Excerpt provided:
────────
One solution is to explicitly change the permissions on the file before
calling copy. The below is a patch to hte postgresqlWriteTable function in
the R/PostgreSQLSupport.R file:

[MAC] > diff PostgreSQLSupport.R PostgreSQLSupport_edit.R
633,636c633
<     if(as.character(Sys.info()["sysname"])=="Linux")
<         fn <- tempfile("rsdbi","/tmp")
<     else
<         fn <- tempfile("rsdbi")

---
>     fn <- tempfile("rsdbi","/tmp")
638a636
>     Sys.chmod(fn, mode="0744")

--Robert

Original issue reported on code.google.com by rmcge...@gmail.com on 22 Feb 2010 at 6:52

GoogleCodeExporter commented 9 years ago
The proposed change will only solve the problem on single unified systems that 
have
both the database and R running on the same machine.  I'm running into this same
error when I try and load a dataframe from R running on one linux box and 
PostGreSQL
running on another linux box....  permissions are only part of the problem in 
this
case... the main one is availabililty of that local /tmp dir on the database 
machine.

Original comment by dschr...@gmail.com on 13 May 2010 at 3:33

GoogleCodeExporter commented 9 years ago
For the case of the multiple systems, I created a shared folder on the host 
computer
that was mounted to the same directory on the client computers via samba. I then
changed the tempfiles to save there. Very kludgy, but solved my limited needs 
with
limited work.

The best solution would probably use the same syntax as pg_dump and pg_dumpall, 
with
data coming from stdin all at once, e.g.:
INSERT INTO table FROM stdin VALUES (...)
That solution should be even faster than the copy method because the file 
doesn't
have to be saved to disk twice (first as a tempfile, second into Postgres). 
However,
the whole upload would need to occur in one transaction.

Original comment by rmcge...@gmail.com on 15 May 2010 at 1:14

GoogleCodeExporter commented 9 years ago
A mutually mounted shared folder seems like it could work.  I could just use a
temporary directory in the user's home dir like /home/fred/tmp/ ... might be 
nice to
have "/tmp" in the code above read from an environmental variable or a new 
parameter
(say something like 'tmp.dir') to dbWriteTable() instead.

Original comment by dschr...@gmail.com on 17 May 2010 at 8:11

GoogleCodeExporter commented 9 years ago
For example, the following edit works for me:

[someuser@linuxmachine]$ diff PostgreSQLSupport.R PostgreSQLSupport-edit.R 
633,636c633,640
<     if(as.character(Sys.info()["sysname"]) %in% c("Linux", "Darwin"))
────────
Extracted material:
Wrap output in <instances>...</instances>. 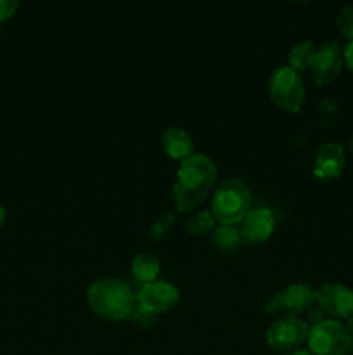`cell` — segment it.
────────
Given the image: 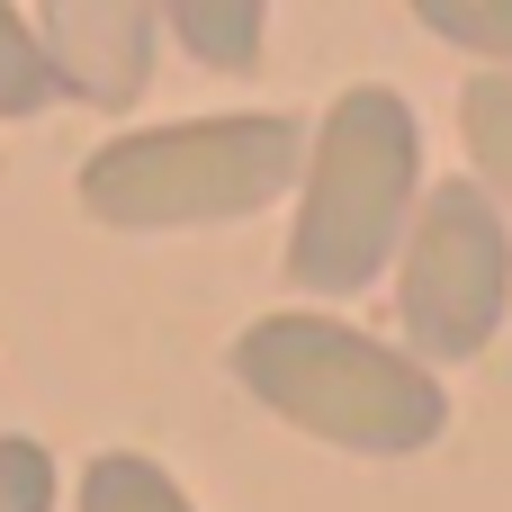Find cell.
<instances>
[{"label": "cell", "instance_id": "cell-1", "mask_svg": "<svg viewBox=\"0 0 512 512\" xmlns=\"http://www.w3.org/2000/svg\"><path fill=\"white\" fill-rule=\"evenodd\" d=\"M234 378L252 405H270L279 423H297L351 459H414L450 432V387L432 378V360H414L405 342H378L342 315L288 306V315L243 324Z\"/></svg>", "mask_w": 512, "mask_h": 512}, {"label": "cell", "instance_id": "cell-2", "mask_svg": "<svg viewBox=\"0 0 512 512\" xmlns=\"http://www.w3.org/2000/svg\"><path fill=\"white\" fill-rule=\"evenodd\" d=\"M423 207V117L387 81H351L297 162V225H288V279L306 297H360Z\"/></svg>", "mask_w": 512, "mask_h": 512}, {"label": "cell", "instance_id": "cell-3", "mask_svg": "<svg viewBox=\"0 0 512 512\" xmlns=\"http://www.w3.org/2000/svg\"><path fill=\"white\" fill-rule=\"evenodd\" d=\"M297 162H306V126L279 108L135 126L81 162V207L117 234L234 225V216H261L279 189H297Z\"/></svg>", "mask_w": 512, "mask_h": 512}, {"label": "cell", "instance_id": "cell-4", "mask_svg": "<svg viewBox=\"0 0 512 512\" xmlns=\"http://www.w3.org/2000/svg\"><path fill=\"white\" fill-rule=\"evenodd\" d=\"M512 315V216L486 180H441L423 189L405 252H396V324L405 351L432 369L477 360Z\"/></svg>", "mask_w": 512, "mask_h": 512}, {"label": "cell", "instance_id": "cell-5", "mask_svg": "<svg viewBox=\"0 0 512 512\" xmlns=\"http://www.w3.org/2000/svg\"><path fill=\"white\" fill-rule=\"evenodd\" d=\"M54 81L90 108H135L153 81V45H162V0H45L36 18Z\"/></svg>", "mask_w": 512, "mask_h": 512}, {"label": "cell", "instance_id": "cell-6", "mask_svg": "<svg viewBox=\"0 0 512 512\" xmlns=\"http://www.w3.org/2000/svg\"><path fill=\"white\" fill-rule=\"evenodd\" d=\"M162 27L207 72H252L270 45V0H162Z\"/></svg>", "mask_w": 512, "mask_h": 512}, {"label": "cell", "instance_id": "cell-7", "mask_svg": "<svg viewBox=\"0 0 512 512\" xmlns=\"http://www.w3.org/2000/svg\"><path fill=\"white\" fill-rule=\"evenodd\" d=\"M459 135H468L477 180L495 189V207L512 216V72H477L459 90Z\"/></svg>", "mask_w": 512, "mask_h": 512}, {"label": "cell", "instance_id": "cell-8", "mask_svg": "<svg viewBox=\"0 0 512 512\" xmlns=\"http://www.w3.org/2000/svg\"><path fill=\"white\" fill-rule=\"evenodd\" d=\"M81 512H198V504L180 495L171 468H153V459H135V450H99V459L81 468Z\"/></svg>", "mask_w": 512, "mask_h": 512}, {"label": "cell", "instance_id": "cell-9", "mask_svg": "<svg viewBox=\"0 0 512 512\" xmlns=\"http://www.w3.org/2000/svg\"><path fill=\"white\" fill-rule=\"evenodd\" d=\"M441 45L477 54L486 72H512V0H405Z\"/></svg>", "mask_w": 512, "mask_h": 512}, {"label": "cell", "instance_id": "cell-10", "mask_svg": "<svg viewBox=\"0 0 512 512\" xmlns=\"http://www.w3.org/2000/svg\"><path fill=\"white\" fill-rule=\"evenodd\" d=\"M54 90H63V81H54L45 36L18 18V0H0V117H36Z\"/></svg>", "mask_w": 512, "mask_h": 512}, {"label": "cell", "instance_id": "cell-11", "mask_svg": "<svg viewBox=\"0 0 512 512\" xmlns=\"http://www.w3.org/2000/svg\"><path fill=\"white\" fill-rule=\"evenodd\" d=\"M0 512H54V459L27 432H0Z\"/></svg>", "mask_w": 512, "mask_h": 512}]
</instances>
────────
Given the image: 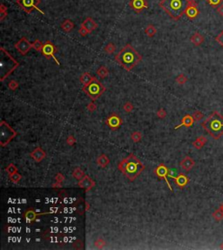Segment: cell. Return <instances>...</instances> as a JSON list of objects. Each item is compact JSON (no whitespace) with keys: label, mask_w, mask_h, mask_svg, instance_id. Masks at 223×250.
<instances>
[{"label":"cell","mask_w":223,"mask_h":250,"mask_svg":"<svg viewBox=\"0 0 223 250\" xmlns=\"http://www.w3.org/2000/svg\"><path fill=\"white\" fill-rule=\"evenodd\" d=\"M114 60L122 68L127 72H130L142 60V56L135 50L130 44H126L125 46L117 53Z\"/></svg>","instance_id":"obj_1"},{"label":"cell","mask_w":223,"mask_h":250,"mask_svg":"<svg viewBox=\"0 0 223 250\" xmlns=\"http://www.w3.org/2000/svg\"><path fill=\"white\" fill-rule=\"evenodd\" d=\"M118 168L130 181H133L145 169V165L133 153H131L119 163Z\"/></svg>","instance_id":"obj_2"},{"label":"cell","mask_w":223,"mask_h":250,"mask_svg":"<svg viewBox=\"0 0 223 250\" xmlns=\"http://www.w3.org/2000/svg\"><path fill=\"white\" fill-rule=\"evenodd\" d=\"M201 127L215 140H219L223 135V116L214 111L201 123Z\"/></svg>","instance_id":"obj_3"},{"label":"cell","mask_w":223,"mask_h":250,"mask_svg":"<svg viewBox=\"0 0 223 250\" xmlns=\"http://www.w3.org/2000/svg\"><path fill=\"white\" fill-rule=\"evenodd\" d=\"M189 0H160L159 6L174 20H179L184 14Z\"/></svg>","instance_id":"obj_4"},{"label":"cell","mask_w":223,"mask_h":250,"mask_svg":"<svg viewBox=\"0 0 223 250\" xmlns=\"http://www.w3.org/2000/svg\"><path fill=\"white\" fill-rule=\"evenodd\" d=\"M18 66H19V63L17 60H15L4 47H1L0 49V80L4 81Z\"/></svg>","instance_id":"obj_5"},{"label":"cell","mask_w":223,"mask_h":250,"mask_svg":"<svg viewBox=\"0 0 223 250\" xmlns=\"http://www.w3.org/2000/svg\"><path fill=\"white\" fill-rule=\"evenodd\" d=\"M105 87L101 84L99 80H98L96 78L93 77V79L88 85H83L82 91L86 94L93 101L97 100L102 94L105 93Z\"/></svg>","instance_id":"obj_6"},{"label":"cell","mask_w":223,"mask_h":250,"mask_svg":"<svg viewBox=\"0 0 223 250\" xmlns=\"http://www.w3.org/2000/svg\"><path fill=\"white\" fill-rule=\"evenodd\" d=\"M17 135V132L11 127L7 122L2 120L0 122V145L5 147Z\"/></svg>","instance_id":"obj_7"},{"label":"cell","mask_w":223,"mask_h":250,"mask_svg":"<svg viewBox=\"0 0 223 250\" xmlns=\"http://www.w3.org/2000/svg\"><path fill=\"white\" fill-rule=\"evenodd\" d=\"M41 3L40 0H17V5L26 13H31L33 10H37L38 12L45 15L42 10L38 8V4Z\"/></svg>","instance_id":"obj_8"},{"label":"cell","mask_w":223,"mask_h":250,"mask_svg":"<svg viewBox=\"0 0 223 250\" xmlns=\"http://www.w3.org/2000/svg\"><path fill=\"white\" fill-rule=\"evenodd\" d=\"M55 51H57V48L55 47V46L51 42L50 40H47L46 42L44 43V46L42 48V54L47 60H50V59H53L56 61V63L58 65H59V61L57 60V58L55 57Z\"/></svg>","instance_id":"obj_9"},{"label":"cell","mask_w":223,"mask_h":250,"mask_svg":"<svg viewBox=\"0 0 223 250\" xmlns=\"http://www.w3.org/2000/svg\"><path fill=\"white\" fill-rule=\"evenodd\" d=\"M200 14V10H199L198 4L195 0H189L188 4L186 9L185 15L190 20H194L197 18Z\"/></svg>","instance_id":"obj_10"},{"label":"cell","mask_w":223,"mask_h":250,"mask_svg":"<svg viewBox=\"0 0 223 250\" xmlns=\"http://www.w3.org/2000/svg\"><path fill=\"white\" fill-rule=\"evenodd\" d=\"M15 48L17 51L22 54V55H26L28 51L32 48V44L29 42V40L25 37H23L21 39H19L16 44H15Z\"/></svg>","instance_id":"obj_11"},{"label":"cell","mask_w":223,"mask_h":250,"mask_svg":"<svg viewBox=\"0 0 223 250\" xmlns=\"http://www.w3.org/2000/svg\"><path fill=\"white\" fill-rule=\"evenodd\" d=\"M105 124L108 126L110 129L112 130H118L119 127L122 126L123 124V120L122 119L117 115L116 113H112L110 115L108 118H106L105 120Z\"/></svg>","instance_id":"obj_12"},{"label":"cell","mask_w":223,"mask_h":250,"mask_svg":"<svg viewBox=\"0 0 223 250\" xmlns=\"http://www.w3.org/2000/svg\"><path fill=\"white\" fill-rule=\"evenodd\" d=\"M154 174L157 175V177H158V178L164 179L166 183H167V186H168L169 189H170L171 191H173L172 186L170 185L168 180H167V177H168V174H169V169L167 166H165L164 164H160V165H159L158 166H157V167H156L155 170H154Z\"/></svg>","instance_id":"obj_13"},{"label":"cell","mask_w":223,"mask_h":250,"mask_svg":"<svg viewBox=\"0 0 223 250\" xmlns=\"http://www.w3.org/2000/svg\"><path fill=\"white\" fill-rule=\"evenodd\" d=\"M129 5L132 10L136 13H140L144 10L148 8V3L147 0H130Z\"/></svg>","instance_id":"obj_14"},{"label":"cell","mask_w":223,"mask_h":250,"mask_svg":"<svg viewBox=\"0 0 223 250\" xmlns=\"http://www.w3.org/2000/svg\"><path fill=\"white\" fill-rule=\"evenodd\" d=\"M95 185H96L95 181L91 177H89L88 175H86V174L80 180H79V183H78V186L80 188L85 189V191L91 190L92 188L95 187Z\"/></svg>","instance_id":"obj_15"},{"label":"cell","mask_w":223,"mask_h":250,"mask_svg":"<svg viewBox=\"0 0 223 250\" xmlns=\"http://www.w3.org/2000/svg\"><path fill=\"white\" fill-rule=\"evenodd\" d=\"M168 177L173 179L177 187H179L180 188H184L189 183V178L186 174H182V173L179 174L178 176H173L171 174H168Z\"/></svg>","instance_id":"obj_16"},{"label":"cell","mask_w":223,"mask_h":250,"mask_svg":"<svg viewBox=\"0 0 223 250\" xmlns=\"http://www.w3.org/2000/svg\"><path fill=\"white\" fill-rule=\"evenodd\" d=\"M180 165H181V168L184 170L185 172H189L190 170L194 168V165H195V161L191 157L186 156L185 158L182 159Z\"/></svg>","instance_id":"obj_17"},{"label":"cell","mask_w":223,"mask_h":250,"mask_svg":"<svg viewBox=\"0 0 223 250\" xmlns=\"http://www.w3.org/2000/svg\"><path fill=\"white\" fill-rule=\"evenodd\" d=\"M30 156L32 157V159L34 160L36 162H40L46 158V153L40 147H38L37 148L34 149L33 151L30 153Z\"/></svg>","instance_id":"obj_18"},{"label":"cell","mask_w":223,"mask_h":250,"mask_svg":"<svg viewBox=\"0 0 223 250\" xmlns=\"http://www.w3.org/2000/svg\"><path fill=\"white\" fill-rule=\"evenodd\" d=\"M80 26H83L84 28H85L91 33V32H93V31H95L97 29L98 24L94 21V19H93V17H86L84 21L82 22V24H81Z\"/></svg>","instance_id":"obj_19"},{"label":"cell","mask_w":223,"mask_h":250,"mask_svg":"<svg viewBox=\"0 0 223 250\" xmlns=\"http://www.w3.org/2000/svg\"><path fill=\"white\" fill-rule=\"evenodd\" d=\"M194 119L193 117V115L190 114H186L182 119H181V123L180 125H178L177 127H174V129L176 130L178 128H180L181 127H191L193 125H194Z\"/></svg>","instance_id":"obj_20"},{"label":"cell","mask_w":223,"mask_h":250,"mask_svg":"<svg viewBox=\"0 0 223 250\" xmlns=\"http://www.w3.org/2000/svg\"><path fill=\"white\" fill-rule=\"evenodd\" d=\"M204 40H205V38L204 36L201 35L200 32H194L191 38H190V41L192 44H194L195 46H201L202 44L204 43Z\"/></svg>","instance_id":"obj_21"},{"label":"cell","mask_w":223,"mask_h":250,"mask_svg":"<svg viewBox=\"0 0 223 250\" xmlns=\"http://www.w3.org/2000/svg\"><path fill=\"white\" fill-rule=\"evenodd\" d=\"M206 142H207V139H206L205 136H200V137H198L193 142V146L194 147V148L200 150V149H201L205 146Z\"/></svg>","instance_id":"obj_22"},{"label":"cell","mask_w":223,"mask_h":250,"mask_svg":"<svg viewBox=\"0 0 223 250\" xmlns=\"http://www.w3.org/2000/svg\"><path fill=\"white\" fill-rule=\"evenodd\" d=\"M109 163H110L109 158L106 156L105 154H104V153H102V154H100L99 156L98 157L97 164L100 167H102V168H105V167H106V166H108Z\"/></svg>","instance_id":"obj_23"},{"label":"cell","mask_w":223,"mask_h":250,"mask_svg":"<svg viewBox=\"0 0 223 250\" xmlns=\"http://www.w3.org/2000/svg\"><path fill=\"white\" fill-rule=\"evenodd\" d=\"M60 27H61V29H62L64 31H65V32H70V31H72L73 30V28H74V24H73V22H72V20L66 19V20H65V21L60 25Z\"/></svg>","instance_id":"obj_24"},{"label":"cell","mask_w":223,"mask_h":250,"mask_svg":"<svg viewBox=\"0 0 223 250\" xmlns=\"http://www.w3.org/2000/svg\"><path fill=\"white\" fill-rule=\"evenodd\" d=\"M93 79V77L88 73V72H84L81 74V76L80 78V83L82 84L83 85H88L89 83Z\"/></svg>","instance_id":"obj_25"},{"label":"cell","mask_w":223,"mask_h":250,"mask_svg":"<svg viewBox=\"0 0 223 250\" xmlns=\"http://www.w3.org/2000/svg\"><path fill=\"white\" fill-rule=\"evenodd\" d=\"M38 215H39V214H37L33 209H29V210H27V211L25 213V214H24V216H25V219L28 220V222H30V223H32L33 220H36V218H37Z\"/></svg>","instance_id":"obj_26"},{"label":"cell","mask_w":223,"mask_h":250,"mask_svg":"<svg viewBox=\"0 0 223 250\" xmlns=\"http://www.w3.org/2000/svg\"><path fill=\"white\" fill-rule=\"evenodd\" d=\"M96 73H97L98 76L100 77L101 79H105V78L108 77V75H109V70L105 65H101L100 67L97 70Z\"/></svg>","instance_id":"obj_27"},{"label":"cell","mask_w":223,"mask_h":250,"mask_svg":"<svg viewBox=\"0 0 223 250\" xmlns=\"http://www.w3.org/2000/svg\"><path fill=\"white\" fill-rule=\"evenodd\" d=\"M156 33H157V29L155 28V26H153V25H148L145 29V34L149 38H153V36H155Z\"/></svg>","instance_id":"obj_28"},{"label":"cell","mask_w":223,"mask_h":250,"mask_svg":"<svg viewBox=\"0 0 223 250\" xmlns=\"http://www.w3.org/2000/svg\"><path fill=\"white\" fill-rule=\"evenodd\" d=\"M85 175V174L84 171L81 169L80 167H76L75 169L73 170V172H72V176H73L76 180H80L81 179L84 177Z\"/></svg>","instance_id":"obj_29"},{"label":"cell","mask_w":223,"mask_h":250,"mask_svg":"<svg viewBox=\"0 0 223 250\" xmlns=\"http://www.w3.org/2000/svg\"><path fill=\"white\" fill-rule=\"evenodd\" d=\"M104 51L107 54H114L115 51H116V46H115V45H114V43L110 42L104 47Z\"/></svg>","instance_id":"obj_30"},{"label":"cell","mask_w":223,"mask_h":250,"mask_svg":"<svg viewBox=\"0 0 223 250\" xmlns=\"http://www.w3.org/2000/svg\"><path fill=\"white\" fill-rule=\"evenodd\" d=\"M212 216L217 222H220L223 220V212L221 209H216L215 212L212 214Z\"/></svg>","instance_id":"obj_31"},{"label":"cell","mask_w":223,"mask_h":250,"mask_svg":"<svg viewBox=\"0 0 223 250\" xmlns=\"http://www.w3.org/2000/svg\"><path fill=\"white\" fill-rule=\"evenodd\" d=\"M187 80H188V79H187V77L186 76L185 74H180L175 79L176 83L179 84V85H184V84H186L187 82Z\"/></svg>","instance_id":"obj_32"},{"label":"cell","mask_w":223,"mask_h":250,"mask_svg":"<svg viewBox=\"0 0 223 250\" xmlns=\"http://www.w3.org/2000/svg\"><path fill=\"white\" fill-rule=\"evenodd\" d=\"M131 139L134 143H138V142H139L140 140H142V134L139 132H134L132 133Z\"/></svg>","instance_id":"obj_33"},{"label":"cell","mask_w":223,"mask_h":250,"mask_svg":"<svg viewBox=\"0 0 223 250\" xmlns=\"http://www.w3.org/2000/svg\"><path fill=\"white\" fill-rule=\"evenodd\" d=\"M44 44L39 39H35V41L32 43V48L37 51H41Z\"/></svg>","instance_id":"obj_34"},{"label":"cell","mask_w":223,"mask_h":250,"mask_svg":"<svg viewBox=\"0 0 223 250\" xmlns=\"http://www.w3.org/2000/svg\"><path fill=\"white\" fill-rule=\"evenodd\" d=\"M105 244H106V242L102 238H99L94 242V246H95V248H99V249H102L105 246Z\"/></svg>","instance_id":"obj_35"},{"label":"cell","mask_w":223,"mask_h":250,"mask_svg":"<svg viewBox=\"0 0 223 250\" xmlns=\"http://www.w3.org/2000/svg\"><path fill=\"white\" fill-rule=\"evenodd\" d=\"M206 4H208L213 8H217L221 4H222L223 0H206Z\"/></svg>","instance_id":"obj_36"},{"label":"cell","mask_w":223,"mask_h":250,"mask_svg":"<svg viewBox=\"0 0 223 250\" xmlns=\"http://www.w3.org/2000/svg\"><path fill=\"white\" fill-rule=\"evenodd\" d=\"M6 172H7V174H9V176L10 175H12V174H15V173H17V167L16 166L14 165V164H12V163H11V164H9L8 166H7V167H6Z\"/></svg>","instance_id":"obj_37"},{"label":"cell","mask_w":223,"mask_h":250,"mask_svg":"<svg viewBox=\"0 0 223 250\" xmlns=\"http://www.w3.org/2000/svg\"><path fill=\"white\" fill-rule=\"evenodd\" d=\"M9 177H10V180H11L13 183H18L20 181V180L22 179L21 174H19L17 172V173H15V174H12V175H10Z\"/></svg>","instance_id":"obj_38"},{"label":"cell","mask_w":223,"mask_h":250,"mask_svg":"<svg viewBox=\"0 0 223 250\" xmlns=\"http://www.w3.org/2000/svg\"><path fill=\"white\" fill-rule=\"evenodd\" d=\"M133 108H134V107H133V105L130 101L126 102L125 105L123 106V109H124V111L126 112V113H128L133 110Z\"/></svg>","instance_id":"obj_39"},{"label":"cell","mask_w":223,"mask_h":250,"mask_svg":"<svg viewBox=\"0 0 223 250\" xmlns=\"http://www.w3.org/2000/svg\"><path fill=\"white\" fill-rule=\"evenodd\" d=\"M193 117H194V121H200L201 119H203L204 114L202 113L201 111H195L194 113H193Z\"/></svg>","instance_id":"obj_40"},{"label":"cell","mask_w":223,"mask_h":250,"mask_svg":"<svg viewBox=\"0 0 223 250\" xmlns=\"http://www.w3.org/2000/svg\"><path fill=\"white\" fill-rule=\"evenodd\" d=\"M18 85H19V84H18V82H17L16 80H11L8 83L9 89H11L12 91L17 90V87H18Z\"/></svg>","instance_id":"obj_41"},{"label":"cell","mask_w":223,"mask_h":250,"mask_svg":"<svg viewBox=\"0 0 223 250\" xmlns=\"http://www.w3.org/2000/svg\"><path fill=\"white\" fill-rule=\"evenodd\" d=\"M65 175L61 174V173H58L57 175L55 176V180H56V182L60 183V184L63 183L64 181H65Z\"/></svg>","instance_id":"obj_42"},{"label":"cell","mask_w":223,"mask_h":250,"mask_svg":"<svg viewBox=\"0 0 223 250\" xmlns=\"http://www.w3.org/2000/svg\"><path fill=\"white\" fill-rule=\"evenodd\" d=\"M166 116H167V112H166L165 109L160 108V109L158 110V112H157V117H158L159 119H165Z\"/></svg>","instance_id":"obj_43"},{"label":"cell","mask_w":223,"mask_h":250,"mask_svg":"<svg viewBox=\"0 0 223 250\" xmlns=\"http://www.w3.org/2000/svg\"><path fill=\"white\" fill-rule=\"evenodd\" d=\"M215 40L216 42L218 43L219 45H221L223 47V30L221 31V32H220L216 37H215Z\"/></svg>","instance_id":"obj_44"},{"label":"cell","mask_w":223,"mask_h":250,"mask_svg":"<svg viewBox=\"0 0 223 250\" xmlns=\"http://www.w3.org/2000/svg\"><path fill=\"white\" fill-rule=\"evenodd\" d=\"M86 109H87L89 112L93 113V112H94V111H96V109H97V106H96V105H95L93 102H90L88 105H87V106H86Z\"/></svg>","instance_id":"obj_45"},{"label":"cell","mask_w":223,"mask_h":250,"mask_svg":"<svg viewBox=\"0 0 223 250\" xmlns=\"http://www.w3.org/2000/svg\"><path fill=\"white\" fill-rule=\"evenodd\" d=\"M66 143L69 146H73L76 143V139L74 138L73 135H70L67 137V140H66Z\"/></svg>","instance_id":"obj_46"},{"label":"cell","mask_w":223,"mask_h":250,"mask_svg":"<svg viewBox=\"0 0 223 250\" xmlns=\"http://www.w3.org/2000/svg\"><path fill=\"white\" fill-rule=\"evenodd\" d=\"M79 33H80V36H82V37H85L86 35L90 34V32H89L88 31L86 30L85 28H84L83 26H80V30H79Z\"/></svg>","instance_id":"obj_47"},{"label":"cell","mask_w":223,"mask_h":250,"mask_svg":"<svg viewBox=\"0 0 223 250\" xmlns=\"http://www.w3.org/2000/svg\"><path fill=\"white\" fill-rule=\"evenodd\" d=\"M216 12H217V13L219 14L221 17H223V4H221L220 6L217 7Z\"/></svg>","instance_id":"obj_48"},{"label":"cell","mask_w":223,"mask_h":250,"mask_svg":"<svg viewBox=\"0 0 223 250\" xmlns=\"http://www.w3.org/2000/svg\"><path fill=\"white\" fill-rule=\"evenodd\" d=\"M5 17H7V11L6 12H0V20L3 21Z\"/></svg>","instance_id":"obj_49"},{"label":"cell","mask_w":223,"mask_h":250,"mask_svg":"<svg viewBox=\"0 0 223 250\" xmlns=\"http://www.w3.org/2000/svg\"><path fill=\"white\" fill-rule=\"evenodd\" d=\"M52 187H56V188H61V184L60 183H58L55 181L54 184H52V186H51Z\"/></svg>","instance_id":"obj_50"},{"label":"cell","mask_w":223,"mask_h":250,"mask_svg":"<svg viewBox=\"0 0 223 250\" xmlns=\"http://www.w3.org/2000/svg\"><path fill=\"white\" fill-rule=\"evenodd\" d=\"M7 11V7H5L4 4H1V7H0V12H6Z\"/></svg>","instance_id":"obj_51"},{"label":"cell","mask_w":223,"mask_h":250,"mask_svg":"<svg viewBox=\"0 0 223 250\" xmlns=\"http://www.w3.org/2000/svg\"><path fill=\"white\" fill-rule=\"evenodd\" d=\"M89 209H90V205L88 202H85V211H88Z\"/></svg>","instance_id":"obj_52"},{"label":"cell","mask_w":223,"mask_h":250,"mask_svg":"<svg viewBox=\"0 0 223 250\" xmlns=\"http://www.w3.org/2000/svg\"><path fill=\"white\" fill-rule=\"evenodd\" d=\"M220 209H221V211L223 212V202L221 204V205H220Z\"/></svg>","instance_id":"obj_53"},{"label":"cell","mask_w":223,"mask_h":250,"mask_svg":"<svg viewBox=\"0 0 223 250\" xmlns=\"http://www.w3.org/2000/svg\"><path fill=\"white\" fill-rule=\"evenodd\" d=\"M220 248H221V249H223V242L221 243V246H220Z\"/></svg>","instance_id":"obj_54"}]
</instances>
────────
Set tasks:
• 1. Transcribe the stretch of the PostgreSQL thread from "The best solution" through "stdin VALUES (...)".
• 2. In one to three sentences, explain why the PostgreSQL thread says loading the data through stdin should be faster than the copy method.
You won't need the lines for this.

Expected responses:
• 1.
The best solution would probably use the same syntax as pg_dump and pg_dumpall, 
with
data coming from stdin all at once, e.g.:
INSERT INTO table FROM stdin VALUES (...)

• 2. With stdin, the file doesn't have to be saved to disk twice. The copy method writes it once as a tempfile and again into Postgres.